A similar argument applies to forcing students to withdraw from academic programs at institutions of higher learning that they had carefully selected. Additionally, by negating the difficulty of deciding on a career change under duress, enforced by employers on ethically and legally shaky grounds, Smith ignores the hardships that many unvaccinated workers are facing right now. The countless thankful comments and responses to Ponesse’s video attest to the highly volatile situation we’re in.
It is greatly problematic that experts, public health officials, politicians, and now also employers do not pause for a moment to reflect on the lopsided pandemic response. Instead, the myth of the vaccine as the only solution is being perpetuated. In fact, Dr. Ponesse was one of the signatories along with Dr.
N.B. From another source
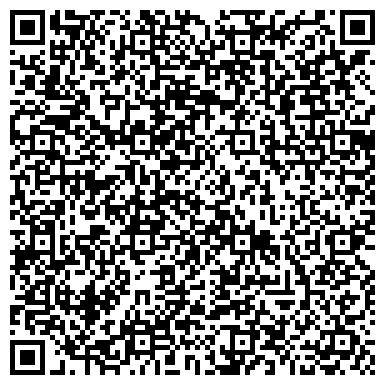 QR-код с контактной информацией организации САНКТ- ПЕТЕРБУРГСКАЯ ФЬЮЧЕРСНАЯ БИРЖА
Steven Pelech from UBC Medicine and yours truly on a letter-to-the-editor titled “Hatred towards the unvaccinated is a result of continuing misinformation in the media about what COVID-19 vaccines can and cannot achieve“. In response to the Toronto Star arguably inciting hatred with its infamous August 26 front page, we were hoping to instill some common sense and curiosity into the Star’s investigative brains. We explain that the vaccines were not developed, tested, or proven to prevent infection or transmission. Unfortunately, to my knowledge, we never heard back from the Star.
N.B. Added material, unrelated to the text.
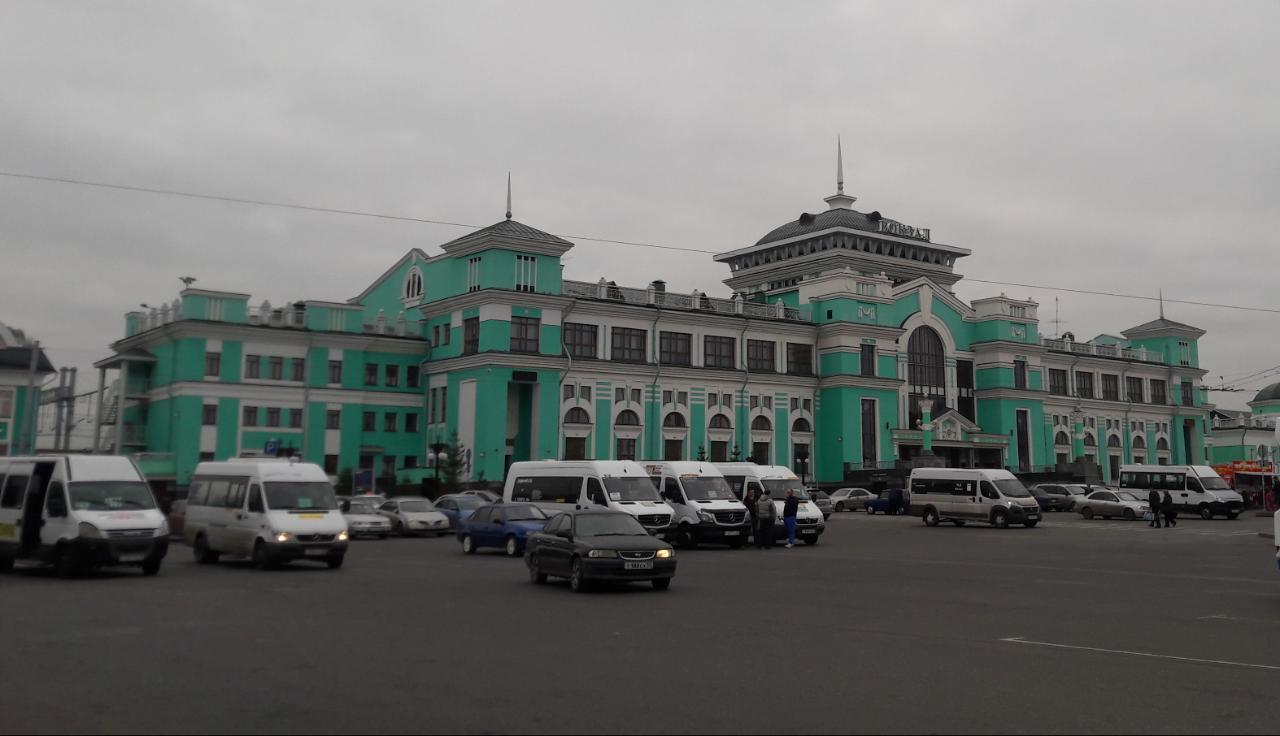 этой причине фотографии железнодорожного вокзала омска мужчина разводе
Yet, the fact that the public is poorly informed about the developing science around SARS-CoV-2, essentially receiving propaganda generated by filtering information through the lens of the predefined government and mainstream narrative, is hugely concerning. How many vaccinated Canadians chose to “get the jab” not just voluntarily – the question discussed above – but after receiving full disclosure of the benefits and risks? The Canadian Covid Care Alliance created a short video explaining the elements of informed consent for COVID vaccination. This informed consent is simply not available to the average person at present.
Even the obvious “safety signals” from the US Vaccine Adverse Event Reporting System or Health Canada’s weekly COVID-19 vaccine safety reports are not broadly known. Dr. Smith refers to the minimal 0.007% ratio of serious adverse events in Canada, but without relating it to the small risk of suffering a serious case of COVID, the age stratification of both metrics, the issue of possible significant under-reporting in the Canadian system, or the unknown longterm safety of the vaccines.
Meanwhile, Dr. Ponesse takes a more principled stance on the ethical wrong of employers’ vaccine mandates. In this post, I assert that this stance is strongly supported by the scientific evidence around SARS-CoV-2, COVID-19, and the vaccines’ function, efficacy, and safety. To put all our eggs in one basket instead of pursuing competing solutions such as early treatment protocols and focused protection is irrational and frankly stupid.